A 2004 Johns Hopkins and other centers study tracking 11,615 initially nondiabetic adults aged 48-67 over six years found that "depressive symptoms predicted incident type 2 diabetes."

According to an evaluation of 20 studies over the past 10 years, the prevalence rate of diabetics with major depression is three to four times greater than in the general population. While depression affects maybe three or five percent of the population at any given time, the rate is between 15 and twenty percent in patients with diabetes, according to the American Diabetic Association. Women, in particular are at greater risk, according to other studies.

Whether a cause or an effect, the combination of diabetes and depression can be deadly. "One plus one equals much more than two when you add diabetes and depression," says Patrick Lustman, PhD, professor of medical psychology in the department of psychiatry at Washington University School of Medicine in St Louis. "Because of physiologic and behavioral interactions between diabetes and depression, each becomes more difficult to control, increasing the risks of cardiovascular disease, diabetic retinopathy causing blindness, neuropathy and other complications."

Dr Lustman also mentions obesity as a risk factor for macrovascular disease. Unfortunately, depressed people tend to eat more and exercise less, which results in weight gain and sabotages efforts at controlling blood sugar levels. One study found that depressed adults with diabetes had significantly higher body mass indexes than nondepressed adults with diabetes.

Another study found that depression in diabetics was a greater risk factor for heart disease than high blood sugar.

But if depression can trigger diabetes or make it much worse, it stands to reason that effectively managing one's depression can help bring one's diabetes under control. Dr Lustman and his colleagues have tested that proposition in a number of studies:

In 1997, in a placebo-contolled study, Dr Lustman found that diabetic patients responded well to the tricyclic antidepressant, nortriptyline The drug both worsened glucose levels in nondepressed patients and improved the levels in those who were depressed.

In 1998, he tried cognitive behavioral therapy and diabetes education (with no drugs) on a group of patients with type 2 diabetes and major depression, and concluded it to be an effective treatment.

Most recently, at an annual meeting of the American Diabetes Association held in June 2000, Dr Lustman made public his findings on his latest study. One group of 30 patients was given a daily dose of Prozac, the other a placebo. It was expected that the Prozac would help lift the depression in his test subjects. What he also found was the drug demonstrated a significantly greater improvement in blood sugar levels.

According to Dr Lustman, this result may be possible because an antidepressant dampens the body's response to the hormone, cortisol, which is released during times of stress.

The NIH has convened a panel to pursue more clinical trials. Someday, we will know a lot more about the role depression plays in diabetes. In the meantime:

If you suffer from depression, it pays to consider yourself at risk for diabetes and act accordingly.

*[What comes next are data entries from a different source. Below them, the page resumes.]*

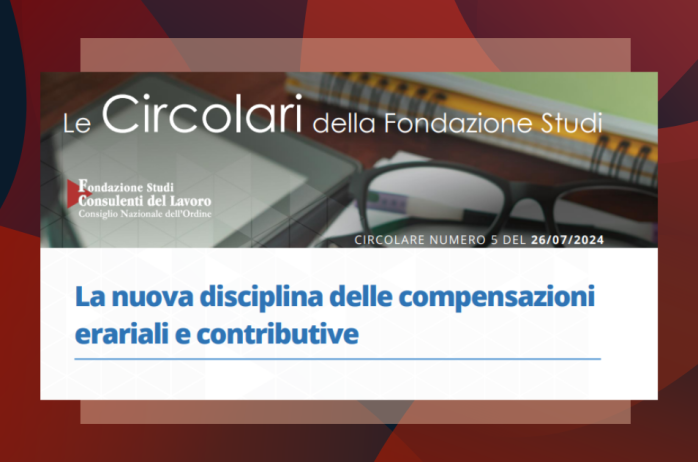 Le Circolari della Fondazione Studi

Fondazione Studi
Consulenti del Lavoro
Consiglio Nazionale dell'Ordine

CIRCOLARE NUMERO 5 DEL 26/07/2024

La nuova disciplina delle compensazioni erariali e contributive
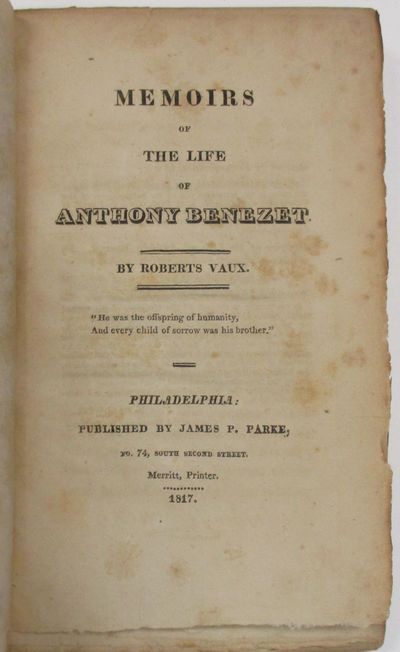 MEMOIRS

OF

THE LIFE

OF

ANTHONY BENEZET.

BY ROBERTS VAUX.

"He was the offspring of humanity,
And every child of sorrow was his brother."

PHILADELPHIA:

PUBLISHED BY JAMES P. PARKE,

NO. 74, SOUTH SECOND STREET.

Merritt, Printer.

1817.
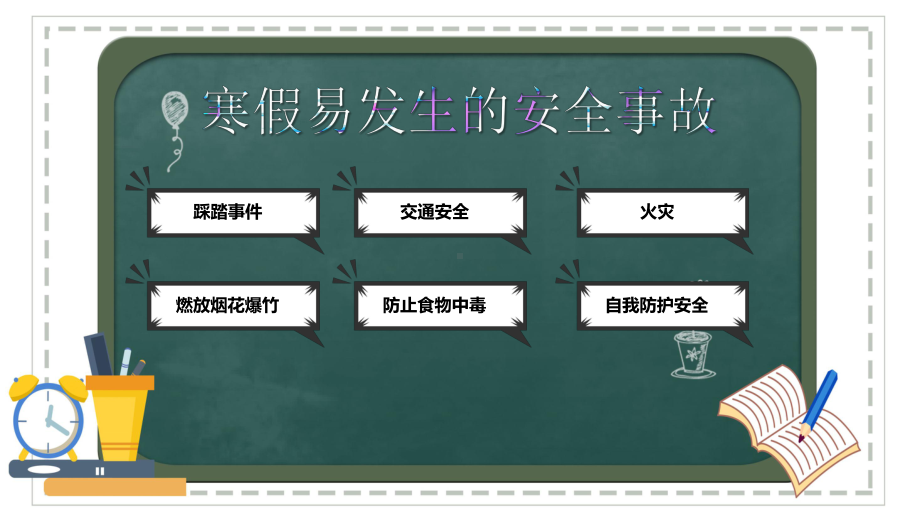 寒假易发生的安全事故

踩踏事件

交通安全

火灾

燃放烟花爆竹

防止食物中毒

自我防护安全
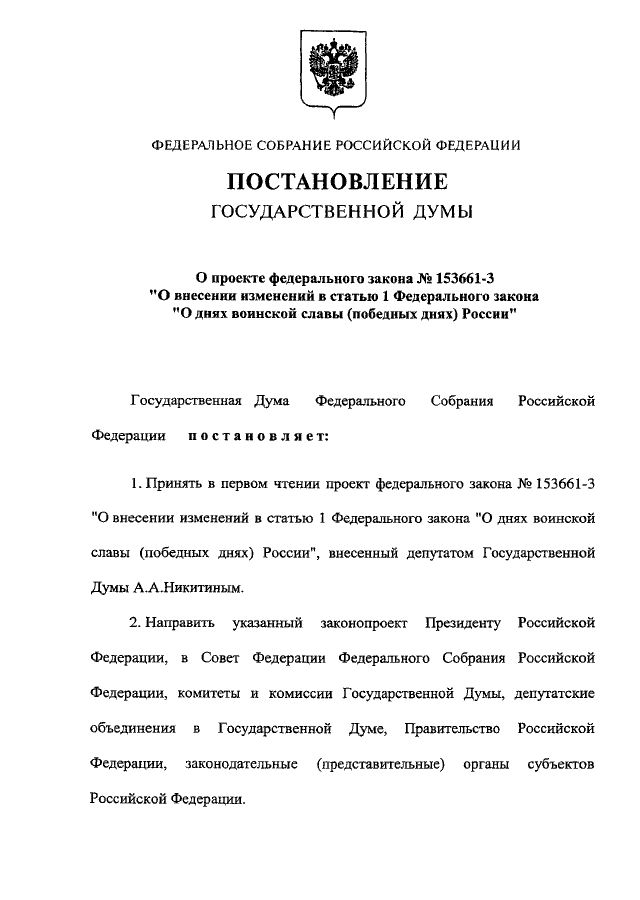 ФЕДЕРАЛЬНОЕ СОБРАНИЕ РОССИЙСКОЙ ФЕДЕРАЦИИ

ПОСТАНОВЛЕНИЕ
ГОСУДАРСТВЕННОЙ ДУМЫ

О проекте федерального закона № 153661-3
"О внесении изменений в статью 1 Федерального закона
"О днях воинской славы (победных днях) России"

Государственная Дума Федерального Собрания Российской Федерации постановляет:

1. Принять в первом чтении проект федерального закона № 153661-3 "О внесении изменений в статью 1 Федерального закона "О днях воинской славы (победных днях) России", внесенный депутатом Государственной Думы А.А.Никитиным.

2. Направить указанный законопроект Президенту Российской Федерации, в Совет Федерации Федерального Собрания Российской Федерации, комитеты и комиссии Государственной Думы, депутатские объединения в Государственной Думе, Правительство Российской Федерации, законодательные (представительные) органы субъектов Российской Федерации.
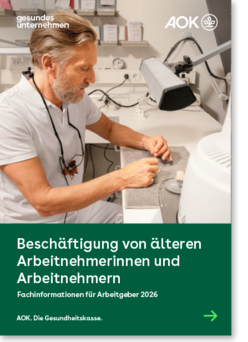 gesundes unternehmen

AOK

Beschäftigung von älteren Arbeitnehmerinnen und Arbeitnehmern

Fachinformationen für Arbeitgeber 2026

AOK. Die Gesundheitskasse.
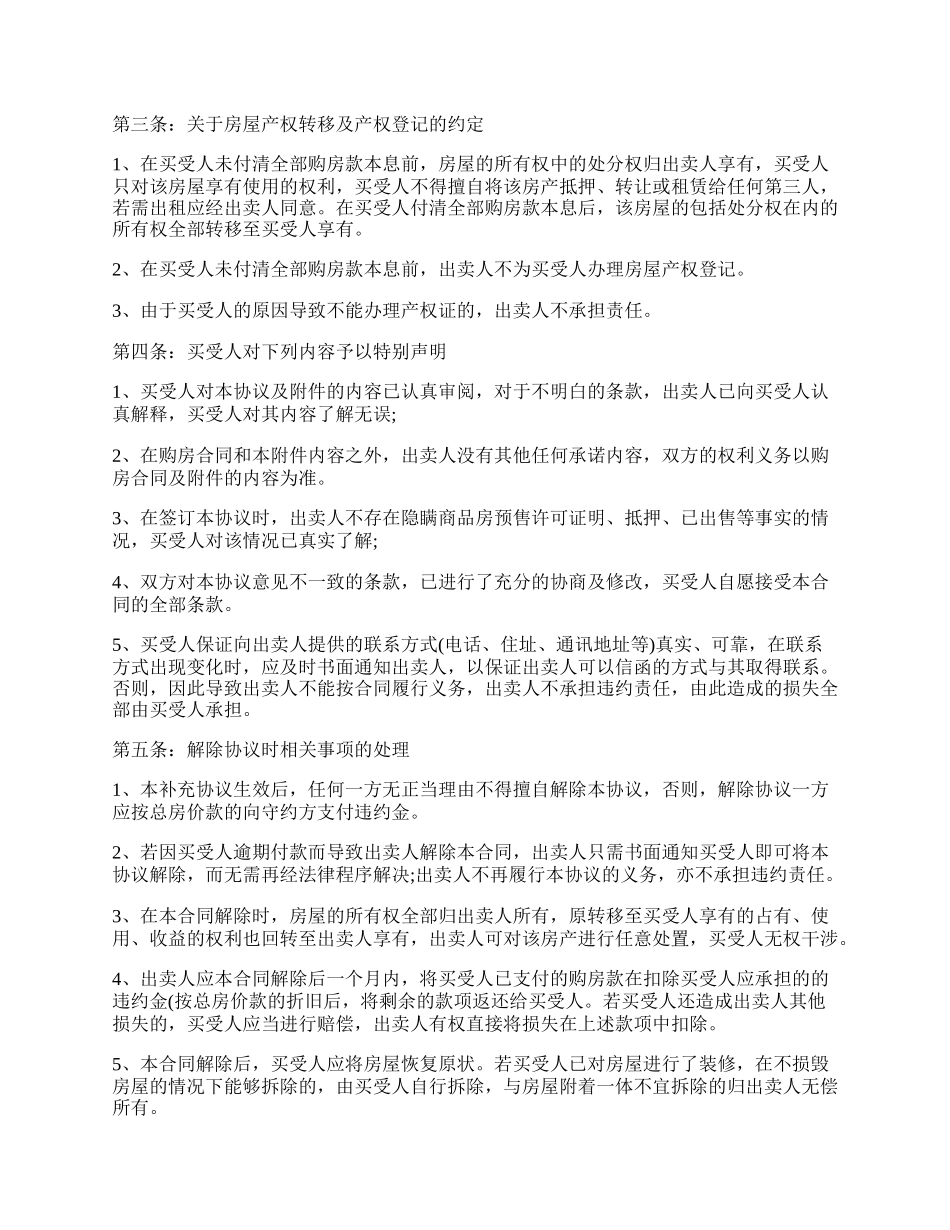 第三条：关于房屋产权转移及产权登记的约定

1、在买受人未付清全部购房款本息前，房屋的所有权中的处分权归出卖人享有，买受人只对该房屋享有使用的权利，买受人不得擅自将该房产抵押、转让或租赁给任何第三人，若需出租应经出卖人同意。在买受人付清全部购房款本息后，该房屋的包括处分权在内的所有权全部转移至买受人享有。

2、在买受人未付清全部购房款本息前，出卖人不为买受人办理房屋产权登记。

3、由于买受人的原因导致不能办理产权证的，出卖人不承担责任。

第四条：买受人对下列内容予以特别声明

1、买受人对本协议及附件的内容已认真审阅，对于不明白的条款，出卖人已向买受人认真解释，买受人对其内容了解无误;

2、在购房合同和本附件内容之外，出卖人没有其他任何承诺内容，双方的权利义务以购房合同及附件的内容为准。

3、在签订本协议时，出卖人不存在隐瞒商品房预售许可证明、抵押、已出售等事实的情况，买受人对该情况已真实了解;

4、双方对本协议意见不一致的条款，已进行了充分的协商及修改，买受人自愿接受本合同的全部条款。

5、买受人保证向出卖人提供的联系方式(电话、住址、通讯地址等)真实、可靠，在联系方式出现变化时，应及时书面通知出卖人，以保证出卖人可以信函的方式与其取得联系。否则，因此导致出卖人不能按合同履行义务，出卖人不承担违约责任，由此造成的损失全部由买受人承担。

第五条：解除协议时相关事项的处理

1、本补充协议生效后，任何一方无正当理由不得擅自解除本协议，否则，解除协议一方应按总房价款的向守约方支付违约金。

2、若因买受人逾期付款而导致出卖人解除本合同，出卖人只需书面通知买受人即可将本协议解除，而无需再经法律程序解决;出卖人不再履行本协议的义务，亦不承担违约责任。

3、在本合同解除时，房屋的所有权全部归出卖人所有，原转移至买受人享有的占有、使用、收益的权利也回转至出卖人享有，出卖人可对该房产进行任意处置，买受人无权干涉。

4、出卖人应本合同解除后一个月内，将买受人已支付的购房款在扣除买受人应承担的的违约金(按总房价款的折旧后，将剩余的款项返还给买受人。若买受人还造成出卖人其他损失的，买受人应当进行赔偿，出卖人有权直接将损失在上述款项中扣除。

5、本合同解除后，买受人应将房屋恢复原状。若买受人已对房屋进行了装修，在不损毁房屋的情况下能够拆除的，由买受人自行拆除，与房屋附着一体不宜拆除的归出卖人无偿所有。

No smoking gun has been found, but that is the fault of science, which has been delinquent in tracking down mind-body connections. Compliance with your medications, good diet, sleep, exercise, and avoidance of stress is both good depression-management as well as possible diabetes prevention.

If you suffer from diabetes, ask your doctor for a depression screening at once. While we may not know for sure if depression can cause or trigger diabetes, we do know that depression can make diabetes a lot worse. If a screening reveals you do have depression, do not hesitate to treat your depression with both antidepressants and talking therapy.